“He felt no sense of loss, just like a mountain climber looking back having made it across, the steepest face. And he’s still climbing, see him try and cross the street. He tests his footing, like he was up 10,000 feet, above the clouds, half-way down Dominion Road.” (The Mutton Birds – Dominion Road)
We were grateful to get a lift the last few kilometers to Stillwater. It was bucketing down and we were drenched. I wrote in a previous post about a potential precipitation comeuppance and here it was. The strange lady at reception told us that TA walkers could sleep for free in ” the hall”. We found said hall and staked our claim to the least grubby mattress by laying out our sleeping bags. If there are any filmmakers searching for a place to film a sequel to Deliverance, they could do worse then the Stillwater campground. A beautiful yet eerie place that time appears to have forgot, with bearded gnome-like men scuttling about doing tasks of questionable importance.
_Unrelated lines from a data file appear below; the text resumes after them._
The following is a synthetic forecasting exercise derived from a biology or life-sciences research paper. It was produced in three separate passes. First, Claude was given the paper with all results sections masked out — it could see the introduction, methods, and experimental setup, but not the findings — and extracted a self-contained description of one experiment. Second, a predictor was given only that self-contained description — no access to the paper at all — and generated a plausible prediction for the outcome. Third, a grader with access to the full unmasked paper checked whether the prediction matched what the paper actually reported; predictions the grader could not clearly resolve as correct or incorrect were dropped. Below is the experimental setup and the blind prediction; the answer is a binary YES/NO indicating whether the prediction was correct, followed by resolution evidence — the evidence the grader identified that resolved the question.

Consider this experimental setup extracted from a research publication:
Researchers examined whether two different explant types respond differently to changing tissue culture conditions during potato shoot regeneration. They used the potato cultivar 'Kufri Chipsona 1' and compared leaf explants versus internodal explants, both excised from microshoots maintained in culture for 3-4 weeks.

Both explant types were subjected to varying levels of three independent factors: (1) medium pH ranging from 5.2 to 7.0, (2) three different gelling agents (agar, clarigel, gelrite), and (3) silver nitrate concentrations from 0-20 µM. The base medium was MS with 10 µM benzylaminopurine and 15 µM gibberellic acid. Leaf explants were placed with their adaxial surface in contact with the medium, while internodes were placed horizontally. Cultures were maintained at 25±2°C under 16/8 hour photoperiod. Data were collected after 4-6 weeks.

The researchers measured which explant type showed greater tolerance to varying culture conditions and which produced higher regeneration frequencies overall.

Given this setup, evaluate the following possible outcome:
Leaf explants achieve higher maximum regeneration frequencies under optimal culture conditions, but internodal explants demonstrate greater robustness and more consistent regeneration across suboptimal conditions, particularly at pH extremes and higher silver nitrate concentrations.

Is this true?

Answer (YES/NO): NO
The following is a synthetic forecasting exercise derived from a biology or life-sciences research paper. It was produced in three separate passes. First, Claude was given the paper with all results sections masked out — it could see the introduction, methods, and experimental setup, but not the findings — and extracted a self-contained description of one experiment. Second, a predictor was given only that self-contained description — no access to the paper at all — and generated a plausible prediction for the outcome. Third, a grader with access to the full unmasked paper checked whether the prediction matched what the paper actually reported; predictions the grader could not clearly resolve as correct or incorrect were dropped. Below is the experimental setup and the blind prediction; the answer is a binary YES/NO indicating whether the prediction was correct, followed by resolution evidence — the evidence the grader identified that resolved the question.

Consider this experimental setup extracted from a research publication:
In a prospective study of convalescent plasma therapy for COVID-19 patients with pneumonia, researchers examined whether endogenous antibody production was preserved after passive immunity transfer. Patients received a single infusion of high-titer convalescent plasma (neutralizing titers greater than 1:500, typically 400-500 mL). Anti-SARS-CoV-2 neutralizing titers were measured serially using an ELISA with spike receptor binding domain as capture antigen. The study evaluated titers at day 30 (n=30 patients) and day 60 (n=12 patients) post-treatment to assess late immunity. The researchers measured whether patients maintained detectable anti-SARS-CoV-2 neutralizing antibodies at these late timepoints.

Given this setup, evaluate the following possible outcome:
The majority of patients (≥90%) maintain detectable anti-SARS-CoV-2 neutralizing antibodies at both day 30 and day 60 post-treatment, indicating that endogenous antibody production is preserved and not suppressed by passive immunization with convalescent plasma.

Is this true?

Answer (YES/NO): YES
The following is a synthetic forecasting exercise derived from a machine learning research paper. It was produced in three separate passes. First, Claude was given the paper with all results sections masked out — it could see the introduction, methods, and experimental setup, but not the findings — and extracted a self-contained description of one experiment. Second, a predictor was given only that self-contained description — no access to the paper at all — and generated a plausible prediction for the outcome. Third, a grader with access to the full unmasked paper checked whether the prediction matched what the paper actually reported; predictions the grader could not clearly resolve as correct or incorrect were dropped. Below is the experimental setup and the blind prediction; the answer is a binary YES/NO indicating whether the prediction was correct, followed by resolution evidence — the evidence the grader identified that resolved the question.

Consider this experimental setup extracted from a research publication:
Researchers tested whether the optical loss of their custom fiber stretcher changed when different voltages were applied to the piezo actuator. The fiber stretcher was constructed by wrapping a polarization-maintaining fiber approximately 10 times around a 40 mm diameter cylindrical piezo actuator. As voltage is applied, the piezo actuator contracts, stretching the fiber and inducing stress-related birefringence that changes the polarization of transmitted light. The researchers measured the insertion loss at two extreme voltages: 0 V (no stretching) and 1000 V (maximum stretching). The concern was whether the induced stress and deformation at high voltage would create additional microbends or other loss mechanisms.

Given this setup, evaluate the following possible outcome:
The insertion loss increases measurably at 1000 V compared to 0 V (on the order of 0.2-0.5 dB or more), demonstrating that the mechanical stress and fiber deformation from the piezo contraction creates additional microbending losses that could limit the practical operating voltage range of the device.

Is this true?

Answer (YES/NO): NO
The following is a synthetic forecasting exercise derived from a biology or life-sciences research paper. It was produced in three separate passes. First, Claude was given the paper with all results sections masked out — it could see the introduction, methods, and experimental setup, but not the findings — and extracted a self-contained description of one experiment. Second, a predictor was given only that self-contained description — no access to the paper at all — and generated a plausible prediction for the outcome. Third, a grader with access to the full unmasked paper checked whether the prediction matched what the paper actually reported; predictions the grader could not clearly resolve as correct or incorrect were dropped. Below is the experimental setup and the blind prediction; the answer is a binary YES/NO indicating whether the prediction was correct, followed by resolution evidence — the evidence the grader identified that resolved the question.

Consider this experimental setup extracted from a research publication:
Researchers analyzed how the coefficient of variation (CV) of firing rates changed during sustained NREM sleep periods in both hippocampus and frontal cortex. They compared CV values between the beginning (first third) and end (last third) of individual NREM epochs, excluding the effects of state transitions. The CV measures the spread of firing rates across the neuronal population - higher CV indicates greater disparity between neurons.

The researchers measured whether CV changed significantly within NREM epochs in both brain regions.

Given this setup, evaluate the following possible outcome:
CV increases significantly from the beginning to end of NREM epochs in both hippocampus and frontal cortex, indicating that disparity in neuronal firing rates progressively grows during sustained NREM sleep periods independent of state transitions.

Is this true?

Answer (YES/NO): NO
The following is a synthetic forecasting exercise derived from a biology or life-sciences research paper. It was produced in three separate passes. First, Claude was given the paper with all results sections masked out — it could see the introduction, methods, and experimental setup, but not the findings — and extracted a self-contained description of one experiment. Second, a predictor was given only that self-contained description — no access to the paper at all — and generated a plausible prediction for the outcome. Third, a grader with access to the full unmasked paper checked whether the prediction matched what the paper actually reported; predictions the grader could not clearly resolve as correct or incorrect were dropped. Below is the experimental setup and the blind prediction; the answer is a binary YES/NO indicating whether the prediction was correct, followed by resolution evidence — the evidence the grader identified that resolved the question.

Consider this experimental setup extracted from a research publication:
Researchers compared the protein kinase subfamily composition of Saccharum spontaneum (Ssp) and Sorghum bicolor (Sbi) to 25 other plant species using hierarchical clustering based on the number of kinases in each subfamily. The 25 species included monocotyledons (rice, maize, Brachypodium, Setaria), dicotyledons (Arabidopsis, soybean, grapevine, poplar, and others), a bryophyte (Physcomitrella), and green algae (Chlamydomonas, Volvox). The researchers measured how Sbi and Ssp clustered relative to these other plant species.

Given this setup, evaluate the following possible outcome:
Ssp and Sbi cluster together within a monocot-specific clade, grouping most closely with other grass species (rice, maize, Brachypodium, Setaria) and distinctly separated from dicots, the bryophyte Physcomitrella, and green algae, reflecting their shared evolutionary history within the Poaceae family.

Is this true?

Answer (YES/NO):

We were joined in the hall by bearded, quiet Kiwi and a lithe and quiet Canadian – the ensuing banter could only be described as parsimonious.
I was pretty keen to leave Stillwater. There was a deepish estuary that could only be crossed at high tide, which today was at 3 pm. The high tide option was also closed as a result of Kauri dieback disease prevention, so what followed was a slog up a new road created for a new sub-division. When we hit East Coast Road I baulked at walking this narrow yet frenetic motorway with it’s 100km/h speed limit and no shoulder. More in frustration and hope than any real expectation of success, I opened the Uber app on my phone. Much has been written about the negative effects of globalisation and that companies like Uber don’t pay there fair share of taxes, but I can tell you there was a fair amount of fist pumping by yours truly when my request was accepted by a nearby driver.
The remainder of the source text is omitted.